Qui a monté NON NON NON, et pourquoi ?

Depuis 2018, NON NON NON est la salle de Bangkok pour l'EBM, l'industrial et la techno les plus radicales, des sons auxquels les dancefloors mainstream de la ville laissaient rarement de la place. Mae Happyair, qui organisait auparavant la soirée LGBTQ+ Go Grrrls, a cofondé le collectif avec Wanton Witch (Miriam Alegria), DJ trans née en Malaisie. Le nom ne veut rien dire, volontairement : du non-sens pensé pour celles et ceux qui n'avaient jamais trouvé de scène à leur mesure. Les selectors Ciriya, Lala et Baitong Xystemes se sont relayés depuis, et la soirée n'a jamais eu de salle fixe, se déplaçant d'un lieu à l'autre dans la ville.

Concrètement, que met en place ce mentorat ?

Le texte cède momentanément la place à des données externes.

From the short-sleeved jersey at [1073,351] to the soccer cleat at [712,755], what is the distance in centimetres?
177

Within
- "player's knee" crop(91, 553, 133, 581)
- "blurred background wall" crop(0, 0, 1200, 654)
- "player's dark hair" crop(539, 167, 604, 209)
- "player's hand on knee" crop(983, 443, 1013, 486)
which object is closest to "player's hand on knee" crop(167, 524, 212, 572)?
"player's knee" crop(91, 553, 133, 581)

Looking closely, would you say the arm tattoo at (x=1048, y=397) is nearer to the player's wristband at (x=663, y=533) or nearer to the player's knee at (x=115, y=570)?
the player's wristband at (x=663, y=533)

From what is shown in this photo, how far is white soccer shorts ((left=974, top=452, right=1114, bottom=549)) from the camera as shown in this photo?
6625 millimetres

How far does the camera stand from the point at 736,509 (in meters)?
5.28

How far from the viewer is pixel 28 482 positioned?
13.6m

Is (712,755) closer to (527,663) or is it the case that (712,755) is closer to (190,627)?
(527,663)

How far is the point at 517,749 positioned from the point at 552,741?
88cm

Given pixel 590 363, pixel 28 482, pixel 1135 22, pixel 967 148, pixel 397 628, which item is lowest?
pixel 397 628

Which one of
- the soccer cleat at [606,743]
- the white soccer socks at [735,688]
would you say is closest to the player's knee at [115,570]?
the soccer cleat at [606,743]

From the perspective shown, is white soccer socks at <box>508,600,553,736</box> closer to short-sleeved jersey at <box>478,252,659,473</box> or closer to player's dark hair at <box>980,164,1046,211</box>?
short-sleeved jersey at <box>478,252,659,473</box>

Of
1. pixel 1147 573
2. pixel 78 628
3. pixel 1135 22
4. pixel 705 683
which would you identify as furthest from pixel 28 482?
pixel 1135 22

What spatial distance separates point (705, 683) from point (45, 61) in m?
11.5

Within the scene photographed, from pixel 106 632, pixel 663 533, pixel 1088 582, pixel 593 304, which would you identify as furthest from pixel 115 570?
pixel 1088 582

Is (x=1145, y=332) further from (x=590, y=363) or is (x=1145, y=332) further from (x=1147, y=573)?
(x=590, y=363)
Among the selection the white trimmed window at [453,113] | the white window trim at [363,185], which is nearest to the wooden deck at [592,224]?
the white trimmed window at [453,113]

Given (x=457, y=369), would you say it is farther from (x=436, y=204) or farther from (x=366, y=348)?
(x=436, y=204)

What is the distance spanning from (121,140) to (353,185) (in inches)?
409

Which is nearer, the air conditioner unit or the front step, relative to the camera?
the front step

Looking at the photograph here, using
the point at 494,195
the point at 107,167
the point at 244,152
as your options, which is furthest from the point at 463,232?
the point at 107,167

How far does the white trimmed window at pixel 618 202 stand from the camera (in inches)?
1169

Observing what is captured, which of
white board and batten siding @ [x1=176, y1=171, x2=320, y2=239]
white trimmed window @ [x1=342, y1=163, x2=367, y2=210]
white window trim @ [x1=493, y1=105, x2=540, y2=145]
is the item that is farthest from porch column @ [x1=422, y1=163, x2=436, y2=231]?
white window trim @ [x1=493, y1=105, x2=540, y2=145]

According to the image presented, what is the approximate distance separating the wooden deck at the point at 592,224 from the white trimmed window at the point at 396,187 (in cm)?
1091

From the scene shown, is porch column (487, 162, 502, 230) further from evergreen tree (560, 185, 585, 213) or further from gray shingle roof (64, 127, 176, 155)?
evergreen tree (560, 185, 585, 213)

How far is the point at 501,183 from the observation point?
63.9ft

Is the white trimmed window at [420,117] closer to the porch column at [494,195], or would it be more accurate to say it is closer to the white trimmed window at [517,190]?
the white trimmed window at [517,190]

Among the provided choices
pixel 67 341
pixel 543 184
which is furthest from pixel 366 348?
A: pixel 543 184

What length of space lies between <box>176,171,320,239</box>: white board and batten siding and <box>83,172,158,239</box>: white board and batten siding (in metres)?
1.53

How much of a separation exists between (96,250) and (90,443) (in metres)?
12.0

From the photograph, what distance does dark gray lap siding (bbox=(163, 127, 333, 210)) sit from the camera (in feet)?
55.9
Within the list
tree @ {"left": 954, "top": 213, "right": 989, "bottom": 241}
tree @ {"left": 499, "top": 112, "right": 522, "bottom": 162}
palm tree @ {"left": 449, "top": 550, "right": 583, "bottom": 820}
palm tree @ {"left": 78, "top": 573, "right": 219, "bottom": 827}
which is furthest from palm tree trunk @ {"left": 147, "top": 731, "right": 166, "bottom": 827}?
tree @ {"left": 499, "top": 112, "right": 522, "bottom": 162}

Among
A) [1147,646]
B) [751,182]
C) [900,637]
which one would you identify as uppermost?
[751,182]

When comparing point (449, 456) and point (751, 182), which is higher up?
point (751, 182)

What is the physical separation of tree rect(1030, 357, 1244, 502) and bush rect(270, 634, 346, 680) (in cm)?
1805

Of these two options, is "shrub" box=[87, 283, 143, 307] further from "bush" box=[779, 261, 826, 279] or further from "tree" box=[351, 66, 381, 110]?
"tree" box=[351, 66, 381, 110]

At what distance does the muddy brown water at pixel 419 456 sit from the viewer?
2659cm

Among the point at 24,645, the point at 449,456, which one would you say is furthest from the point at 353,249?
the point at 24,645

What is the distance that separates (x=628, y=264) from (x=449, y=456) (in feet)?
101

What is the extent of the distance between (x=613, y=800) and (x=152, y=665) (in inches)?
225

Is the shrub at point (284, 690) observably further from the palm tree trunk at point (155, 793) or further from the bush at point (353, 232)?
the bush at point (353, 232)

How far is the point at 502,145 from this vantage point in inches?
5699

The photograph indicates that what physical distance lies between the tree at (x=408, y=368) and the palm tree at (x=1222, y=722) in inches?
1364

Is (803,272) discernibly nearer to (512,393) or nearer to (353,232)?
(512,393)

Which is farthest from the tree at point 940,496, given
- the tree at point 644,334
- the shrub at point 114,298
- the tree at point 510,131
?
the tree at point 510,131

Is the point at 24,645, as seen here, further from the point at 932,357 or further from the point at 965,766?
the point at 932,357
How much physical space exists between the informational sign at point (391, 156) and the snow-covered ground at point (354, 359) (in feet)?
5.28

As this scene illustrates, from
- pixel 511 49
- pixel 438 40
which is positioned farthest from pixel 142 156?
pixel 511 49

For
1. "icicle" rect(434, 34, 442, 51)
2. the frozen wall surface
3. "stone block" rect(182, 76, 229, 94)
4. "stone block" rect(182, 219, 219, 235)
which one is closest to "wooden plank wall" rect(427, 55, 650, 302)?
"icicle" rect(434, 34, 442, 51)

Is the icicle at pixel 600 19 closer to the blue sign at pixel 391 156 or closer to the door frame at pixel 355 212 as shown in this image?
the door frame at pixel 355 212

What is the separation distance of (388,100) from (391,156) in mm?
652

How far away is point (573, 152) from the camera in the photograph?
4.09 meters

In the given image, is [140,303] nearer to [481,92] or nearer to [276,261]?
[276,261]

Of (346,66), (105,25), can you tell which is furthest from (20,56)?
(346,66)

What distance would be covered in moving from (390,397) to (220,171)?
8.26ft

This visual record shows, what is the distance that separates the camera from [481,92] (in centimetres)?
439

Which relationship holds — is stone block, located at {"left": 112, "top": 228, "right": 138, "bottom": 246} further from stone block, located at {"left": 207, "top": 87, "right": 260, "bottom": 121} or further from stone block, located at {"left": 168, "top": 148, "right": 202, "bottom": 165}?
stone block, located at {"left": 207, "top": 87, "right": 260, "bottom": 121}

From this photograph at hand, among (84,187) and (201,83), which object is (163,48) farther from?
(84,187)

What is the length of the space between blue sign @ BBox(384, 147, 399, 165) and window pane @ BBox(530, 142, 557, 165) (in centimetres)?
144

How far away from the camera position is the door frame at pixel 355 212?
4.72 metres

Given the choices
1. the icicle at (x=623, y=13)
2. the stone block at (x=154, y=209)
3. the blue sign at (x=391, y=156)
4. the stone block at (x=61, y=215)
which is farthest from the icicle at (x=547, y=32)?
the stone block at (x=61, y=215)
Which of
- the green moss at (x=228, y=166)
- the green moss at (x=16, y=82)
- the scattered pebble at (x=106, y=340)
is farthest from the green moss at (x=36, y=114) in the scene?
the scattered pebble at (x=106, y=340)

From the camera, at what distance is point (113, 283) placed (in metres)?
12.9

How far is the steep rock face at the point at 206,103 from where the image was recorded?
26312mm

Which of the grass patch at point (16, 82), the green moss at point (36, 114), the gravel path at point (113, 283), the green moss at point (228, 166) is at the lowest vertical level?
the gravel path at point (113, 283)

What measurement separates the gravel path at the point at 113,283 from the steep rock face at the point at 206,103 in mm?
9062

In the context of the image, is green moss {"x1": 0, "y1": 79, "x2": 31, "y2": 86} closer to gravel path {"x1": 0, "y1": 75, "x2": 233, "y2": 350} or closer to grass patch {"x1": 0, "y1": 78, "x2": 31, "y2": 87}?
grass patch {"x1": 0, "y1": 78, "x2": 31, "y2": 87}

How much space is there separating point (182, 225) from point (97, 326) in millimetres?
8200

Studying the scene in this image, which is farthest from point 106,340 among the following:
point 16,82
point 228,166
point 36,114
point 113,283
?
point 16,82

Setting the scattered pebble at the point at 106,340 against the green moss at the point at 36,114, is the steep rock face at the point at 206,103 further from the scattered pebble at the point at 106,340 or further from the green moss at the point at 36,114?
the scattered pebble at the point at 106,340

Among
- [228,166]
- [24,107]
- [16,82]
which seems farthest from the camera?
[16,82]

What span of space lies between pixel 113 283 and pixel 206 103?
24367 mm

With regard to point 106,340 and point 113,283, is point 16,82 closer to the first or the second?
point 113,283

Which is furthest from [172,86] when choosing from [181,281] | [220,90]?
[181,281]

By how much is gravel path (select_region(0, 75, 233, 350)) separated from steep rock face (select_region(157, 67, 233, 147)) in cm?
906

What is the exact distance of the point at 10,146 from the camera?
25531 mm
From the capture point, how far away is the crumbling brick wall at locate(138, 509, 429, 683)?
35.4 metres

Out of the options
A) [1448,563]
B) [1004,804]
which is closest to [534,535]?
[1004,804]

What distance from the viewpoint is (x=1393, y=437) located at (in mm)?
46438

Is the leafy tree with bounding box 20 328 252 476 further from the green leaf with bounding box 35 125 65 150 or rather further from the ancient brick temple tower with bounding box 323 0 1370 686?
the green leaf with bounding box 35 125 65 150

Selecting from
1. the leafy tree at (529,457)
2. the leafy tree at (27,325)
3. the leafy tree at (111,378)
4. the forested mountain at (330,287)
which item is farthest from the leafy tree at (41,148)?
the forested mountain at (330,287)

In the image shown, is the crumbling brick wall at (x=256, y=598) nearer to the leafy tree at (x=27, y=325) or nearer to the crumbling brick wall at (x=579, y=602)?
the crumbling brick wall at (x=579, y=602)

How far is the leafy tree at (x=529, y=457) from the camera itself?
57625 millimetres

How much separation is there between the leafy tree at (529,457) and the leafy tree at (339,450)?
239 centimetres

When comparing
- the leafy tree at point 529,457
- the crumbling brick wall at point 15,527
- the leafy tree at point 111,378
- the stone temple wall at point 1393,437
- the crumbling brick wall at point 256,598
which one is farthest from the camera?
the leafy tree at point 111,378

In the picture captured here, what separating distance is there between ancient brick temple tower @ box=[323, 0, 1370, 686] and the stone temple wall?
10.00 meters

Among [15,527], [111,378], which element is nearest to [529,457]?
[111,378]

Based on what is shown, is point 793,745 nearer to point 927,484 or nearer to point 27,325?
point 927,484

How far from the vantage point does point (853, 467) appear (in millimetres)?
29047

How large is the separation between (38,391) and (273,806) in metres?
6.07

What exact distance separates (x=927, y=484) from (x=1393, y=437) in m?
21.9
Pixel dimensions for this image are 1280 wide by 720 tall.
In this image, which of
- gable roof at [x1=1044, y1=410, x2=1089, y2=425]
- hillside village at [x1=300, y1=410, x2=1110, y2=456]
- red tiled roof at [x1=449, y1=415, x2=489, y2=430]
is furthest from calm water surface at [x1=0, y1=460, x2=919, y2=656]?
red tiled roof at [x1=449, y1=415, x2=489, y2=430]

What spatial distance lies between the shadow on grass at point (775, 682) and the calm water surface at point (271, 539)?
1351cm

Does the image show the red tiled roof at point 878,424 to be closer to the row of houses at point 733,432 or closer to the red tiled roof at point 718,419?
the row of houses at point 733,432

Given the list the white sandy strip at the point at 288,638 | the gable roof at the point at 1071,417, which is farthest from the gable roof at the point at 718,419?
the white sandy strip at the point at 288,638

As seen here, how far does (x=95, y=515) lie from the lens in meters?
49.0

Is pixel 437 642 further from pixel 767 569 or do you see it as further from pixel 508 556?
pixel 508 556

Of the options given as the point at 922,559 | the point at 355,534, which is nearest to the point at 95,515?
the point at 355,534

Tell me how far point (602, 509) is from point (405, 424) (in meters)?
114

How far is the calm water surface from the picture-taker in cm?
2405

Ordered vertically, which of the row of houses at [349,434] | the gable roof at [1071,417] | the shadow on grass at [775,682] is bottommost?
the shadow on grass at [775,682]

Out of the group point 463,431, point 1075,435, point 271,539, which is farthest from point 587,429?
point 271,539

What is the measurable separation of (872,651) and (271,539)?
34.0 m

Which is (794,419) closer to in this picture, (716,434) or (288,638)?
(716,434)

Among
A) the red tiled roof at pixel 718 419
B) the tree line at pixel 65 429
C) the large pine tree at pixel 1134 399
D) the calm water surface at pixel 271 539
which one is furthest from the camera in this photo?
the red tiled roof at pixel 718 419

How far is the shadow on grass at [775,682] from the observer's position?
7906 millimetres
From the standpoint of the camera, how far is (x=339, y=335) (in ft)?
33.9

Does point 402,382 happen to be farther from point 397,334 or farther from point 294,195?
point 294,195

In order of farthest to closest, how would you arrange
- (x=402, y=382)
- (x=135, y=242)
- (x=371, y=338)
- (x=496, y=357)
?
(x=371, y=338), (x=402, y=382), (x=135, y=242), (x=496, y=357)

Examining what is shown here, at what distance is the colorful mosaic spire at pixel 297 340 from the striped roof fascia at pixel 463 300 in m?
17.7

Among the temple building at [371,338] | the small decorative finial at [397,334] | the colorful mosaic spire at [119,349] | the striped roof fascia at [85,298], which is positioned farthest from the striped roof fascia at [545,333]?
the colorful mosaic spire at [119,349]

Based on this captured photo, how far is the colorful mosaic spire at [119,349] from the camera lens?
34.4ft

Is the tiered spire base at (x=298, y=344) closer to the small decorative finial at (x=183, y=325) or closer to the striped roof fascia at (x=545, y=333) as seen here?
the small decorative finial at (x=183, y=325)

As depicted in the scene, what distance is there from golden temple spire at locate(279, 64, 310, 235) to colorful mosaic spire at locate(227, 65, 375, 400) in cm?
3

En juin 2026, le collectif a lancé Echoes of Plurality, un programme d'un mois reliant directement les DJ femmes et queer de Bangkok à deux artistes européennes confirmées : Olympe4000, DJ et productrice parisienne derrière le label Adrenaline Quality qu'elle a fondé en 2023, et Sarah Farina, selector berlinoise derrière RainbowBass et Transmission, qui organise aussi Emergent Bass, une série de soirées club centrée sur les sonorités afro-diasporiques, et qui a donné des ateliers DJ au Rwanda, en Ouganda et aux États-Unis. Il ne s'agissait pas d'un simple créneau en lineup ou d'une date d'invitée : c'était un mentorat structuré, avec ateliers et échanges artistiques, financé et piloté comme un vrai programme institutionnel, pas comme un coup de pouce ponctuel.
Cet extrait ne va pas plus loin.